**THE PROBLEM**. Find the line in the entries below that contains "GB_WIDTH = width || 600;". Repeat it exactly, and every line after it through the line that contains "var w = self.innerWidth".

**PROVIDED INFORMATION**.
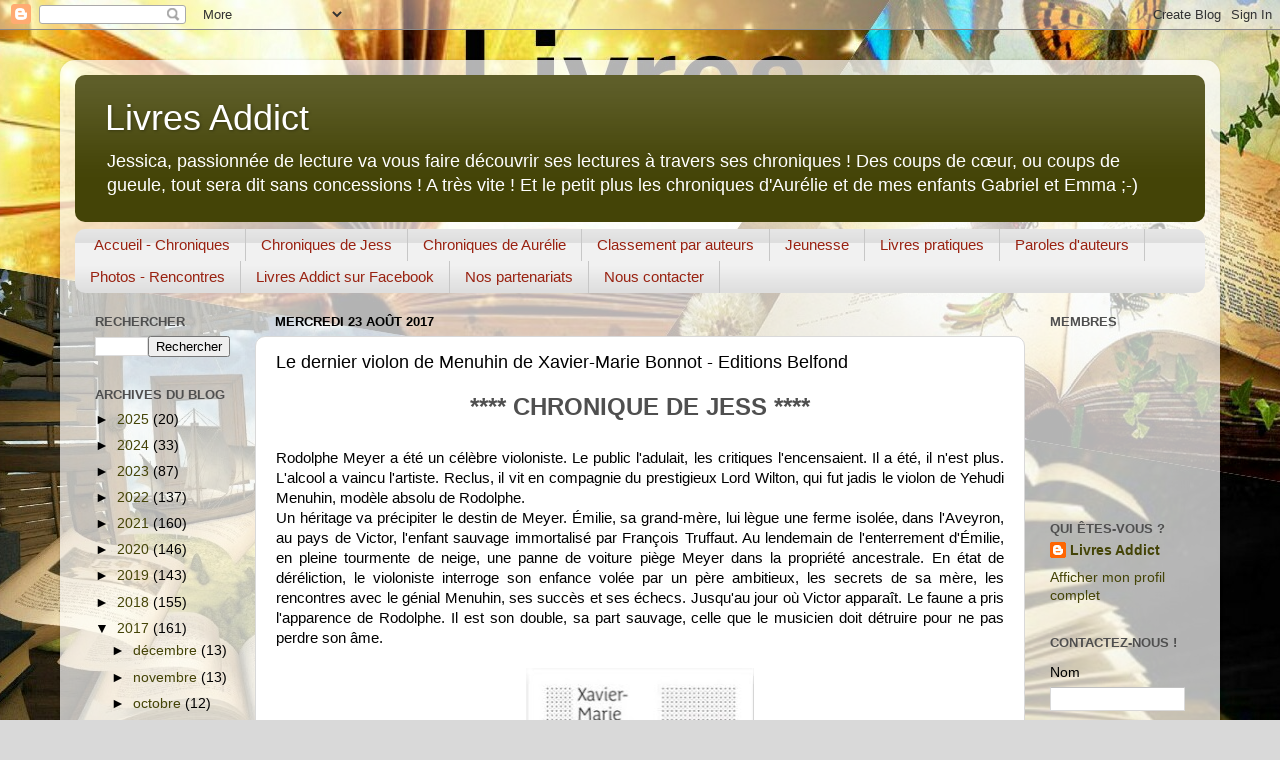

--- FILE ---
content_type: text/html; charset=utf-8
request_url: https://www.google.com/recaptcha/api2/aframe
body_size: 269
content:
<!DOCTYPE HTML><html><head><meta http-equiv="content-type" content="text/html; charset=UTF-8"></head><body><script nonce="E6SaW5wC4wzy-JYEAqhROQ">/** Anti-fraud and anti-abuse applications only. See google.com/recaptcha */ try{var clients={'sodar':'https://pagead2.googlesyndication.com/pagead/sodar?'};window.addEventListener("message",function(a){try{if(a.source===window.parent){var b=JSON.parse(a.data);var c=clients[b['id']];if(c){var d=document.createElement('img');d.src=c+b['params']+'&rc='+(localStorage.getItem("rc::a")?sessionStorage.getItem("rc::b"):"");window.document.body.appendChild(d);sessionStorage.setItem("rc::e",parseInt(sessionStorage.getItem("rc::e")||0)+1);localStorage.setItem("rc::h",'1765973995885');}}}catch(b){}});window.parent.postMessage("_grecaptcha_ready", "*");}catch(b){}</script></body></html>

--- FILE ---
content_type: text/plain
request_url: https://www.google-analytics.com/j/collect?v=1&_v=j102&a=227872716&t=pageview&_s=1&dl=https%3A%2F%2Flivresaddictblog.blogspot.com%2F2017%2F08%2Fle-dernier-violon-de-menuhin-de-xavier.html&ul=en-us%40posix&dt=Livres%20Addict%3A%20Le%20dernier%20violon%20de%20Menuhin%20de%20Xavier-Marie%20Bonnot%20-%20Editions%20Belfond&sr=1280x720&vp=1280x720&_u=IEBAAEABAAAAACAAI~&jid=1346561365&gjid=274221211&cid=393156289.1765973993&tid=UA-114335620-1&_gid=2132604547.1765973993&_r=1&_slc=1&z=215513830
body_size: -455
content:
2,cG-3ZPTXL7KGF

---

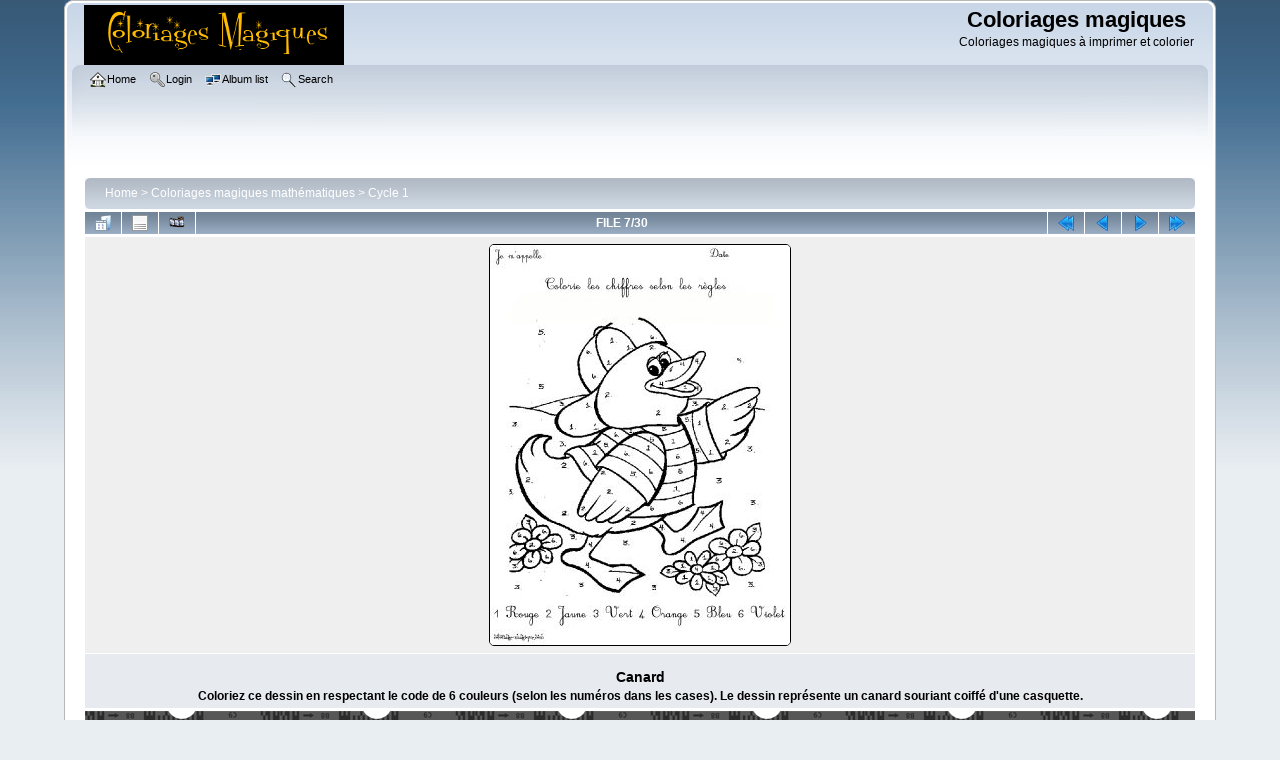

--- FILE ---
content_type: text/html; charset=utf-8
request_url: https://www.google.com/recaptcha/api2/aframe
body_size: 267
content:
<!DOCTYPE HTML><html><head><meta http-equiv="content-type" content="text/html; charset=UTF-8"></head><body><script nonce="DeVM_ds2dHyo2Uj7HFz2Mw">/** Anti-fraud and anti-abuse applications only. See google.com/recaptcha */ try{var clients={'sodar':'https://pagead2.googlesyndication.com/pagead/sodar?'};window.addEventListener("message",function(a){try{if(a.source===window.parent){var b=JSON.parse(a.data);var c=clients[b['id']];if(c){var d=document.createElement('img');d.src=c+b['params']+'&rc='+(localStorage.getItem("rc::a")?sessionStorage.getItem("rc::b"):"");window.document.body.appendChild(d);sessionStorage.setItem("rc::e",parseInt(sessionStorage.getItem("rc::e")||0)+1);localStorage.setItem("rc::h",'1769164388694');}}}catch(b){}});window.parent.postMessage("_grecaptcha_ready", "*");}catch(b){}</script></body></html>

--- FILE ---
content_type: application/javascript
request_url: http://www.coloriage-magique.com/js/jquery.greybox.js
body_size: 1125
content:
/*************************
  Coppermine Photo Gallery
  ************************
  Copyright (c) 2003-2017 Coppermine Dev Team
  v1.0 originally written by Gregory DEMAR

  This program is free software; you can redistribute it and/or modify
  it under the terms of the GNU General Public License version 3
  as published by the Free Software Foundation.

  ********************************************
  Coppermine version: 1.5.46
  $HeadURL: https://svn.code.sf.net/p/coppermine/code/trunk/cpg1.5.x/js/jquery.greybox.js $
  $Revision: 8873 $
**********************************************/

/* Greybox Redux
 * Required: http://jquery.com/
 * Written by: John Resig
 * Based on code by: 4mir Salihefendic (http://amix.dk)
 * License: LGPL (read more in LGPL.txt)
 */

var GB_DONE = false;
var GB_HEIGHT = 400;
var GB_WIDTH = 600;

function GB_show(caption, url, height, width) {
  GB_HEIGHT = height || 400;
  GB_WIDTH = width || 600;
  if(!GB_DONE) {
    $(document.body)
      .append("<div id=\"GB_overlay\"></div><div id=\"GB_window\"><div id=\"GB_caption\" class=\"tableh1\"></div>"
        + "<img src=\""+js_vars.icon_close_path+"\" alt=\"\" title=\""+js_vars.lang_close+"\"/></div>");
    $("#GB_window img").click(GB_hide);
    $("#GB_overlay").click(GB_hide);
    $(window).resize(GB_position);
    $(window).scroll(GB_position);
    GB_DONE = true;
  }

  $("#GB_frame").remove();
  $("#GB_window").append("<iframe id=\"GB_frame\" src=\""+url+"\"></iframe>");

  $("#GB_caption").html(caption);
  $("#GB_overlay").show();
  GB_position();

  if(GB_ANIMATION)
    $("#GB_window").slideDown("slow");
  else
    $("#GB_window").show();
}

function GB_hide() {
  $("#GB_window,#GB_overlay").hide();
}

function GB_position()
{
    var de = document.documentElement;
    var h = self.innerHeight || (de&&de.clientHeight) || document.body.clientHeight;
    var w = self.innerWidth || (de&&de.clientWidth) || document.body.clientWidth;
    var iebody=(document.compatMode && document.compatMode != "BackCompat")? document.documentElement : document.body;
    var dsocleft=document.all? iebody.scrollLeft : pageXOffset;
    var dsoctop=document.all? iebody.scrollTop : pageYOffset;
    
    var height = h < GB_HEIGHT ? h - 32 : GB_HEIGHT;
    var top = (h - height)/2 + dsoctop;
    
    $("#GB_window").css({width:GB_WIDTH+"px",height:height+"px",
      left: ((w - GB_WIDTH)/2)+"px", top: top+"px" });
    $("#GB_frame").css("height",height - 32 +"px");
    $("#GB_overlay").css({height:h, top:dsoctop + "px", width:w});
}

**RESULT FOR THIS TASK**.
  GB_WIDTH = width || 600;
  if(!GB_DONE) {
    $(document.body)
      .append("<div id=\"GB_overlay\"></div><div id=\"GB_window\"><div id=\"GB_caption\" class=\"tableh1\"></div>"
        + "<img src=\""+js_vars.icon_close_path+"\" alt=\"\" title=\""+js_vars.lang_close+"\"/></div>");
    $("#GB_window img").click(GB_hide);
    $("#GB_overlay").click(GB_hide);
    $(window).resize(GB_position);
    $(window).scroll(GB_position);
    GB_DONE = true;
  }

  $("#GB_frame").remove();
  $("#GB_window").append("<iframe id=\"GB_frame\" src=\""+url+"\"></iframe>");

  $("#GB_caption").html(caption);
  $("#GB_overlay").show();
  GB_position();

  if(GB_ANIMATION)
    $("#GB_window").slideDown("slow");
  else
    $("#GB_window").show();
}

function GB_hide() {
  $("#GB_window,#GB_overlay").hide();
}

function GB_position()
{
    var de = document.documentElement;
    var h = self.innerHeight || (de&&de.clientHeight) || document.body.clientHeight;
    var w = self.innerWidth || (de&&de.clientWidth) || document.body.clientWidth;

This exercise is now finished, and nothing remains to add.